◆ **GIVEN REQUEST**:
In the text on TimescaleDB, what median compression does the database achieve based on user data?

◆ **TEXT TO READ**:
>> Begin
TimescaleDB is a distributed time-series database that is packaged as a Postgres extension (a "mega-extension" to quote someone else on this thread).

TimescaleDB:

* Scales to over 10 million of metrics per second [0]

* Supports native compression, using delta-delta, Gorilla, Simple-8B RLE, and other best-in-class compression algorithms (achieving a median 94% compression based on user data) [1]

* Offers native time-series capabilities, such as data retention policies, continuous aggregate views, real-time aggregates, downsampling, data gap-filling, and interpolation

* Handles high cardinality [2]

* Outperforms other non-relational databases including InfluxDB [3], Mongo [4], Cassandra [5] for time-series data

With TimescaleDB you also get all of the goodness that is built into Postgres: full SQL, a variety of data types (numerics, text, arrays, JSON, booleans), ACID semantics, and operationally mature capabilities including high-availability, streaming backups, upgrades over time, roles and permissions, and security.
>> End
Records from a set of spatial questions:
>> Begin
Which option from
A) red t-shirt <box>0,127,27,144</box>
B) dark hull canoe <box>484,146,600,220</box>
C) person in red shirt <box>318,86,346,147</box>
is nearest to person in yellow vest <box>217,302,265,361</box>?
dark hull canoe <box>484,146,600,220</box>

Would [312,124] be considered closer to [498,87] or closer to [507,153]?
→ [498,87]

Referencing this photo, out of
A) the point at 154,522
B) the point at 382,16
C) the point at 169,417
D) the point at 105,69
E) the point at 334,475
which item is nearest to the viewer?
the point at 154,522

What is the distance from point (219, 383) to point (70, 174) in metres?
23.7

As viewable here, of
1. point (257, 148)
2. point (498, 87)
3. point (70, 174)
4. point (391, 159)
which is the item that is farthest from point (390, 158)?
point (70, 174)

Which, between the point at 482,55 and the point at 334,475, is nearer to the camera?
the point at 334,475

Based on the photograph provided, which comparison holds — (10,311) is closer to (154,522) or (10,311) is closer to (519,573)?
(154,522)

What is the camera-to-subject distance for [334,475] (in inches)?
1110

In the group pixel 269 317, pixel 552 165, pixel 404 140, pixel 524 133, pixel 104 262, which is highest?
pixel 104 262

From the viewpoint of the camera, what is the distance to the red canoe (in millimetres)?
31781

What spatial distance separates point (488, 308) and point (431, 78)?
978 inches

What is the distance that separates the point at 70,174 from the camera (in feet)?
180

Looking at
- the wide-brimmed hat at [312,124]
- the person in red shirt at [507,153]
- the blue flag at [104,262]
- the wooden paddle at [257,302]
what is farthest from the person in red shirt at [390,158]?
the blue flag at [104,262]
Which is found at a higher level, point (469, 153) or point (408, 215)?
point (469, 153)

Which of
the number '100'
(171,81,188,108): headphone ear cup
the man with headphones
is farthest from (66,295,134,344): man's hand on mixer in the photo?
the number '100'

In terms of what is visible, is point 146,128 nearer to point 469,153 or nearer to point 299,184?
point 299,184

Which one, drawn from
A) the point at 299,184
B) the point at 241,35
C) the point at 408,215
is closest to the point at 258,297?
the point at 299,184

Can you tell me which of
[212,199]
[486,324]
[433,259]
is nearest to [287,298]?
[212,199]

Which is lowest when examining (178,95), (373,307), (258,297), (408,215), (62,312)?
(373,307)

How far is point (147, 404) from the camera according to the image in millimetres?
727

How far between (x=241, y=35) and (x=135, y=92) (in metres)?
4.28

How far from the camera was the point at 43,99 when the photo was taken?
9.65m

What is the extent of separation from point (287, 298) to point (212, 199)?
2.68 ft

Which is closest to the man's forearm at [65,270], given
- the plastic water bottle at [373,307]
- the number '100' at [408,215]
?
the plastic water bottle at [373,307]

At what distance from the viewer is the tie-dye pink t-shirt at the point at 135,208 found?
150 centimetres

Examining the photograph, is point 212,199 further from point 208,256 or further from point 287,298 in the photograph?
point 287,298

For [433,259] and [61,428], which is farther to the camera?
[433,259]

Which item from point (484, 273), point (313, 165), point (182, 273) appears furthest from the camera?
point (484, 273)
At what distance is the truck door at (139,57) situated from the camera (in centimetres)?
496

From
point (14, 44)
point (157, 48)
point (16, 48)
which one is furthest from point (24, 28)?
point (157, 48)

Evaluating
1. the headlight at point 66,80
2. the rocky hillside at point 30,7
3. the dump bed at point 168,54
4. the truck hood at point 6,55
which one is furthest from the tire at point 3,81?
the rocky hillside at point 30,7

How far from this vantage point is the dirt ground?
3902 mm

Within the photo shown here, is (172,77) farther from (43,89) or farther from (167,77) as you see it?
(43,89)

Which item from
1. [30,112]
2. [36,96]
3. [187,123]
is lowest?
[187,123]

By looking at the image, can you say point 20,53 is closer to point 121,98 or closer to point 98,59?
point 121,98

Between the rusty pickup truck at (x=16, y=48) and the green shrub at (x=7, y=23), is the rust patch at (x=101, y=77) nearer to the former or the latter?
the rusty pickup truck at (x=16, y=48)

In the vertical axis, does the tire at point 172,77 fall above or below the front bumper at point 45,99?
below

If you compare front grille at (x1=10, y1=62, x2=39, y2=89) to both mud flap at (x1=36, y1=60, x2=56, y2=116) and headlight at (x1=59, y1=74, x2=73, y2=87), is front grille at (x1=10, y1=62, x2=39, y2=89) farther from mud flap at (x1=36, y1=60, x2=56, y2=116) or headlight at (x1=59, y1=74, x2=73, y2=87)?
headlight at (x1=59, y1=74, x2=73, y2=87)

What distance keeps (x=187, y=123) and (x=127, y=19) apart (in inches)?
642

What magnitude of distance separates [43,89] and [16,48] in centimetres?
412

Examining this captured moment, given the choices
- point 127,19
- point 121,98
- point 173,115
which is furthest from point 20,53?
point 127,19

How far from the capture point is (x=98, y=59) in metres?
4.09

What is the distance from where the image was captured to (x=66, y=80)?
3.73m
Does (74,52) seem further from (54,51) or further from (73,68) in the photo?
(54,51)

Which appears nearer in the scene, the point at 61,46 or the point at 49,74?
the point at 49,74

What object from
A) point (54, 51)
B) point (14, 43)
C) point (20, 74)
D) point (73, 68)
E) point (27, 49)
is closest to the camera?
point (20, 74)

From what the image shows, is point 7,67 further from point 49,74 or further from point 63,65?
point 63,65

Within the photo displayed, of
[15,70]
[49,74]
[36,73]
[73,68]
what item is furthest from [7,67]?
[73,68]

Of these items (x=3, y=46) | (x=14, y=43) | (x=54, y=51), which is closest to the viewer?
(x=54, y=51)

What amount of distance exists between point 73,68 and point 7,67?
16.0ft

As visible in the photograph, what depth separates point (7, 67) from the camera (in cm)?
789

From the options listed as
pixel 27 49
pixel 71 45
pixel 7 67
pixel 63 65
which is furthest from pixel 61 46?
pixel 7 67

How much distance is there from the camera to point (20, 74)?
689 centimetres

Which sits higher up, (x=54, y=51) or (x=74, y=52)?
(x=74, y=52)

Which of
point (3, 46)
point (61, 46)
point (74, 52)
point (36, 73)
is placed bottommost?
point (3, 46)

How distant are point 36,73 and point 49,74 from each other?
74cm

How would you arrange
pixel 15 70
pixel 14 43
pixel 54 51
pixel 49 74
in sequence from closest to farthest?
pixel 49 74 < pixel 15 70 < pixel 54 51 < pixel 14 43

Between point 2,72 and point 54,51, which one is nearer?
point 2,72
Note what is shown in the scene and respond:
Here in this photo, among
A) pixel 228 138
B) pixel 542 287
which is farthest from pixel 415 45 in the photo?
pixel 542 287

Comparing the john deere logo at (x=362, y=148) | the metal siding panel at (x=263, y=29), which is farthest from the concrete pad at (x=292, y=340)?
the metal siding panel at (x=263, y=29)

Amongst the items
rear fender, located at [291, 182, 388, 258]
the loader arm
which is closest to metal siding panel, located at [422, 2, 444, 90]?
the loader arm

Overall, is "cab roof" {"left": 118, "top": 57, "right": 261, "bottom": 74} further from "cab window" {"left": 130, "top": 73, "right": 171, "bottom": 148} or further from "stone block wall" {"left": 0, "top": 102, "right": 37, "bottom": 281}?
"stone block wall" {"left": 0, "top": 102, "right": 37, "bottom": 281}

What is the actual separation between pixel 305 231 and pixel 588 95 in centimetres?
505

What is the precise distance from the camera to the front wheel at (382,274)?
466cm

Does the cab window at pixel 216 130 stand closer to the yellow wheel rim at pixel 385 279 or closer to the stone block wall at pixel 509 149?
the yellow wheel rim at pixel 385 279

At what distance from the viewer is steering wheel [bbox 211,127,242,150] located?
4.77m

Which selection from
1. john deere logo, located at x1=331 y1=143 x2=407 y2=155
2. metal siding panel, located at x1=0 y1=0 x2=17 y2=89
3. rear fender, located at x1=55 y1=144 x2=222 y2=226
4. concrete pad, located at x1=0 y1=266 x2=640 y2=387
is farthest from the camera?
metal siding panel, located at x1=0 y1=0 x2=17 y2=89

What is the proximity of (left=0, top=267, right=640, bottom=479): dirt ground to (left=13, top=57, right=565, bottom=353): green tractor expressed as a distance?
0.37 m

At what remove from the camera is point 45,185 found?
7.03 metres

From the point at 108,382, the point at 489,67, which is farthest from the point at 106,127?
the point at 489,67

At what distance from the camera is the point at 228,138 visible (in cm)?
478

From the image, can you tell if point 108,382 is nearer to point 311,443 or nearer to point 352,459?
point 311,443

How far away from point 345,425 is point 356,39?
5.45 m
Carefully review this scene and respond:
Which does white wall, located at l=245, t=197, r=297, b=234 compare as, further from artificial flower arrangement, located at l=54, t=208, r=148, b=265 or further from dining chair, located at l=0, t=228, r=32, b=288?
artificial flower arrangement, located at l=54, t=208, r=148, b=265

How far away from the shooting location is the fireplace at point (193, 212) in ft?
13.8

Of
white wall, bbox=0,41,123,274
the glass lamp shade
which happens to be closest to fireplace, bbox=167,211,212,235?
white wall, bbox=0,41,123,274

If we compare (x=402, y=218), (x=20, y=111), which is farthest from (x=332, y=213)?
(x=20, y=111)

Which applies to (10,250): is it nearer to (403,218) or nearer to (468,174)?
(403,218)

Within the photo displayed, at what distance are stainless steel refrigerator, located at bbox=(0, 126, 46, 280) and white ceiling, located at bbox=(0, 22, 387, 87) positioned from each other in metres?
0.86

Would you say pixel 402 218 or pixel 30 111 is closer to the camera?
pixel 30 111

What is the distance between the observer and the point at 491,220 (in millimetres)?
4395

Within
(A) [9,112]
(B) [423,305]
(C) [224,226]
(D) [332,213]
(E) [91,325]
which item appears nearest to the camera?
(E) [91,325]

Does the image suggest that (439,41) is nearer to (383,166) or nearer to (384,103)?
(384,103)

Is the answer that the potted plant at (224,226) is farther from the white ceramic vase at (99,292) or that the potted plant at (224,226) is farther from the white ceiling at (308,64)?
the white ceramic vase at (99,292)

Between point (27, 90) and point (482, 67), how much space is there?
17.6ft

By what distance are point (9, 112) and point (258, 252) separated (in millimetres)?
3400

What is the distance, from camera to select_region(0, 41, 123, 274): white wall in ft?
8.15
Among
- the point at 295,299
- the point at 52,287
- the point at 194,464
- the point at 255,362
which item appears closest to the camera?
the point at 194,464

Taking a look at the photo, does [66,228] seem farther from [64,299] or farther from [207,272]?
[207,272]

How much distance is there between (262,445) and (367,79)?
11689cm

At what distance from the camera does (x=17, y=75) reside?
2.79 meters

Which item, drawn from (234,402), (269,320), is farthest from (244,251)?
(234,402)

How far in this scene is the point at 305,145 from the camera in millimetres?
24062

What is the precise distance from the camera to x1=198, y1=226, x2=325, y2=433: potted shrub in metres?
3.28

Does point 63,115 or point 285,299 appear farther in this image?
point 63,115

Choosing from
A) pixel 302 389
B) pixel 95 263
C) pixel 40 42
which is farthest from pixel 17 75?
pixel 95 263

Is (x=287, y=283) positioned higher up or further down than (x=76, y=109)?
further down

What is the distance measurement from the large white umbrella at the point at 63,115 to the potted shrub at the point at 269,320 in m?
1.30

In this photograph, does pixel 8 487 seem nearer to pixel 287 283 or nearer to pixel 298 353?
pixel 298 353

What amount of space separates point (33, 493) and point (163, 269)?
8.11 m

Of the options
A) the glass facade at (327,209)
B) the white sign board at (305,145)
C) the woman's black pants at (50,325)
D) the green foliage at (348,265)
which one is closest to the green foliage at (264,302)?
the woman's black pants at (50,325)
>> End
◆ **TASK ANSWER**:
A median compression of 94%.